PAGE TEXT:

☆ ☆ ☆

Exploring Variation in Known Pharmacogenetic Variants and its Association with Drug Response in Different Mexican Populations.

Author information

1
Laboratorio de Farmacogenómica, Instituto Nacional de Medicina Genómica (INMEGEN), Ciudad de Mexico, Mexico. vgonzalez@inmegen.gob.mx.
2
Laboratorio de Genomica de Enfermedades Psiquiatricas y Neurodegenerativas, Instituto Nacional de Medicina Genomica (INMEGEN), Ciudad de Mexico, Mexico.
3
Laboratorio de Farmacogenómica, Instituto Nacional de Medicina Genómica (INMEGEN), Ciudad de Mexico, Mexico.
4
Laboratorio de Diagnostico Genomico, Instituto Nacional de Medicina Genómica (INMEGEN), Ciudad de Mexico, Mexico.
5
Servicios de Atención Psiquiatrica (SAP) Secretaria de Salud, Ciudad de Mexico, Mexico.

Abstract

PURPOSE:

Information on genetic variants that affect the pharmacokinetics and pharmacodynamics (PK/PD) of drugs in different populations from Mexico is still an ongoing endeavor. Here, we investigate allele frequencies on pharmacogenetic targets in Mexican Mestizos and Natives from three different States and its association with drug efficacy in individuals receiving either anticoagulants or antipsychotic drugs.

☆ ☆ ☆

ENTRIES SUPPLIED:
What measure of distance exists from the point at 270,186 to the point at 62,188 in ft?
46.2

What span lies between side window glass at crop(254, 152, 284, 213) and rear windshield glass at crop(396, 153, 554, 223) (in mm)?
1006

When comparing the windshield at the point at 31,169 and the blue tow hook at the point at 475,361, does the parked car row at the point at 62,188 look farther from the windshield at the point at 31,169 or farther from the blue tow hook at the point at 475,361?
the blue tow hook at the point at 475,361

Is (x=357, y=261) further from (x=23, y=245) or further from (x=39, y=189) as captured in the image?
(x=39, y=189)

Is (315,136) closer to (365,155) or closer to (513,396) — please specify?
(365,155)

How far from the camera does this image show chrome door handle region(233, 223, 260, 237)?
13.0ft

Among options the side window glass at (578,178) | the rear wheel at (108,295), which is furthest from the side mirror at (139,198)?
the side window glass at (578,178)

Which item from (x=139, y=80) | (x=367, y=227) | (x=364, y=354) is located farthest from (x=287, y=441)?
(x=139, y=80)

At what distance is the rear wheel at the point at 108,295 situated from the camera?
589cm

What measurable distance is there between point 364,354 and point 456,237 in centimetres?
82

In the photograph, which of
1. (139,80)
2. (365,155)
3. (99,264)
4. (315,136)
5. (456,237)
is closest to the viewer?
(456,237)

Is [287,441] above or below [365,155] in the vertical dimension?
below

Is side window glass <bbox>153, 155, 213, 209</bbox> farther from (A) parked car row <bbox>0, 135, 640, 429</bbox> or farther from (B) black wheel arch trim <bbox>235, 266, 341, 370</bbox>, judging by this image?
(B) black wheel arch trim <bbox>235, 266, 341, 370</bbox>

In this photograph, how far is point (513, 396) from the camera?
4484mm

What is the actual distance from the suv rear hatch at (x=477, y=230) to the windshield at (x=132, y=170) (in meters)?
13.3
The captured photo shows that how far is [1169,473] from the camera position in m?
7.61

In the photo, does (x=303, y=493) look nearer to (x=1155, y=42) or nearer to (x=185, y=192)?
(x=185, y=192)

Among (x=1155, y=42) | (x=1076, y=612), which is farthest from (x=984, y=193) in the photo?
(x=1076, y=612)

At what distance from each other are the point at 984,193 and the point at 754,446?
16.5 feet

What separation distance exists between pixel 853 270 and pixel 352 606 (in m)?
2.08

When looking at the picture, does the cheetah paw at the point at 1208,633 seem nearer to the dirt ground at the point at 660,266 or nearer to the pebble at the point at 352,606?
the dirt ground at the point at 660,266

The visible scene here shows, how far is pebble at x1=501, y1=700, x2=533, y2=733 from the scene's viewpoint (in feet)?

☆ ☆ ☆

PROBLEM 1:
In the pharmacogenetics abstract, which two kinds of drugs were the studied individuals receiving?
PROBLEM 2:
Please carry on the pharmacogenetics abstract from its final sentence.

WRITTEN ANSWER 1:
Anticoagulants or antipsychotic drugs.

WRITTEN ANSWER 2:
METHODS:

Natives from three different states and Mestizo patients receiving acenocoumarol or antipsychotics were genotyped using the DMET microarray (Affymetrix).

RESULTS:

We provide a collection of genetic variants that indicate that there are 3-times more variation than similarities between populations from Mexico and major continental groups. These differences were observed in several relevant targets including ABCB1, SLCO1A1, NAT2, UGTs, TYMS, VKORC1, and NR1I3. Moreover, Mexican Mestizos also showed allele frequency differences when compared to Natives for variants on DPYD, ADH1A, CYP3A4, SLC28A3, and SLC28A1. Significant allele differences also arose among the three Native groups here studied, mostly for transporters of the ABC-binding cassette and the solute carrier gene family. Finally, we explored genotype-drug response associations and pinpointed variants on FMOs (coumarins), and GSTM1 (haloperidol).

CONCLUSIONS:

These findings confirm previous results and further delve into the pharmacogenetics of Mexican populations including different Native groups.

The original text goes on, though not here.